**Requests:**
1. Rewrite the paragraph beginning "The show features much 1920s and 1930s music" from the passage on First of the Summer Wine as a short bulleted list that keeps its main facts.
2. Write the next part of the passage on First of the Summer Wine, picking up right after its final sentence listing the women in the cast.

== Passage shown

First of the Summer Wine is a British sitcom written by Roy Clarke that aired on BBC1. The pilot originally aired on 3 January 1988, and the first series of episodes followed on 4 September 1988. The show ran for two series of six episodes each, with the final episode airing on 8 October 1989. The pilot episode was produced and directed by Gareth Gwenlan. Both series of episodes were produced and directed by Mike Stephens.  The BBC has never shown repeats of the show, although repeats do occasionally appear in the UK on Gold.  The show was broadcast in Australia on the Australian Broadcasting Corporation network in the early 1990s.

First of the Summer Wine is a prequel to Clarke's long running show, Last of the Summer Wine, portraying the youth of the principal characters from the mother show in the months leading up to World War II. With the possibility of war hanging over them, the young men and women enjoy their youth while trying to find a place for themselves in the world. The show used young, mostly unknown actors to play the characters, with only two actors from the original series making an appearance in the prequel.

Production
With the success of Last of the Summer Wine, the BBC approved a new series which Roy Clarke would carry over characters of the original show. With the new series, Clarke hoped to show the lives of his characters as they were in the "first summer" of their lives, as opposed to the last summer depicted in Last of the Summer Wine. While there would still be the "shadow of the Grim Reaper" hanging over them, this time it would be because of World War II, not due to their old age.

For the new series, Clarke used mostly young, inexperienced actors to fill the roles of the characters carried over from the original series. The actors were required to mimic the vocal characteristics and mannerisms already established in Last of the Summer Wine to create a continuity between the two series.

The show features much 1920s and 1930s music, which adds to the nostalgic feel of the show. The theme tune is "Sweet and Lovely", sung by Al Bowlly, accompanied by Roy Fox and his Band.  The recording was made in London on 18 September 1931.

Characters

First of the Summer Wine followed a group of young men and women, some of whom were adapted from Last of the Summer Wine, with others being specifically created for the new show. The men consisted of Paul Wyett as the scruffy and immature Compo Simmonite; David Fenwick as meek and deep-thinking Norman Clegg; Paul McLain as snobbish ladder-climber Seymour Utterthwaite; Richard Lumsden as the eager soldier Foggy Dewhurst; Gary Whitaker as the love-smitten Wally Batty; and Paul Oldham as their friend, Sherbert. The women consisted of Helen Patrick as the object of Wally's affections, Nora Renshaw; Sarah Dangerfield as Ivy; Joanne Heywood as Dilys, Judy Flynn as Lena, and Linda Davidson as Anita Pillsworth.

====
== Data shown

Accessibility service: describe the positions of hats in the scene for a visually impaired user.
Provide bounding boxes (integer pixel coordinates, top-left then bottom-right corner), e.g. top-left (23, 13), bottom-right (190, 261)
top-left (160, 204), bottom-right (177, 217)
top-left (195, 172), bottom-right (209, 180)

====

**Task-by-task answers:**
1.
- The show features a lot of 1920s and 1930s music, which adds to its nostalgic feel.
- The theme tune is "Sweet and Lovely," sung by Al Bowlly with Roy Fox and his Band.
- The recording was made in London on 18 September 1931.

2.
The adults around the young people act as supporting characters. Peter Sallis and Maggie Ollerenshaw play David and Violet Clegg, Norman's parents. Derek Benfield portrays Mr Scrimshaw, the manager of the shop where Ivy, Dilys, Sherbert, Norman and Seymour work.

Scenario
First of the Summer Wine takes place between May and September 1939, in the months leading up to World War II. The series revolves around the diary entries of the young Norman Clegg. Each episode begins with him resting on his bedroom windowsill and greeting the day; the words "the diary of Norman Clegg, aged 18 years" introduce the theme of each episode.

Episodes revolve around the antics of the young men of a small Yorkshire village and their usually level-headed female counterparts, all of whom are grappling with the world around them, their youth, and their experiences with the opposite sex. With rumblings of war on the European continent as Hitler's Nazi Germany and the United Kingdom become increasingly poised for war, the lives of the young men and women will be changed forever.

The scenario uses retroactive continuity. In Last of the Summer Wine, Seymour is introduced in later series, and is initially unknown to the other central characters.

Episodes

Series 1 (1988)

Series 2 (1989)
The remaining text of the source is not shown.